Furr also does not believe Mayfield to be a drug abuser.
"It's a difficult situation. We all believe in Jeremy," Furr said. "If he's not the all-American boy, I don't know who is. I've known him all the way up through his career, here, and worked with him on and off. And I know the boy don't drink, smoke, [smoke] dope, none of that stuff.
"So I know Jeremy pretty good. I don't know him like a wife or nothing, but as a friend I've been around him quite a bit, and I can honestly say I don't believe the boy takes any kind of dope whatsoever."
The above was written by Marty Smith. What a bunch of crap. NASCAR bans him from racing for taking Claritin? I'm pretty sure that the positive test was for more than that!

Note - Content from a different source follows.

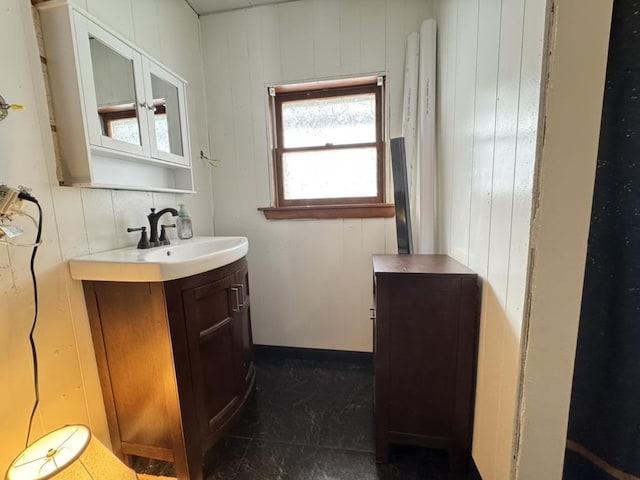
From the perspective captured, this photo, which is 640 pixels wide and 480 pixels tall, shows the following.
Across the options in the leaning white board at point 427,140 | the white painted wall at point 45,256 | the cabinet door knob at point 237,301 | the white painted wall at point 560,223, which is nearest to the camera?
the white painted wall at point 560,223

Jeremy states he doesn't know what was the cause of his positive test but he's innocent. You would think that he'd be doing everything, calling everybody, using all resources to find out what the substance was so that he could avoid it in the future...that is unless he already knows. Too much is being made out of his battle with NASCAR over this. He knew the consequence for failing a test and NASCAR has done the right thing by parking him. The last thing the other drivers need, is someone hopped up on drugs running 198 miles per hour in double formation for five hundred miles. What if we learned that Carl Edwards was on a banned substance? The wreck at Talladega would take on a whole new meaning. My point is simple, fail a test and you're out. But you still would think Jeremy would try all options to find out what, two weeks later, he was on to cause the positive test. Only him and NASCAR know.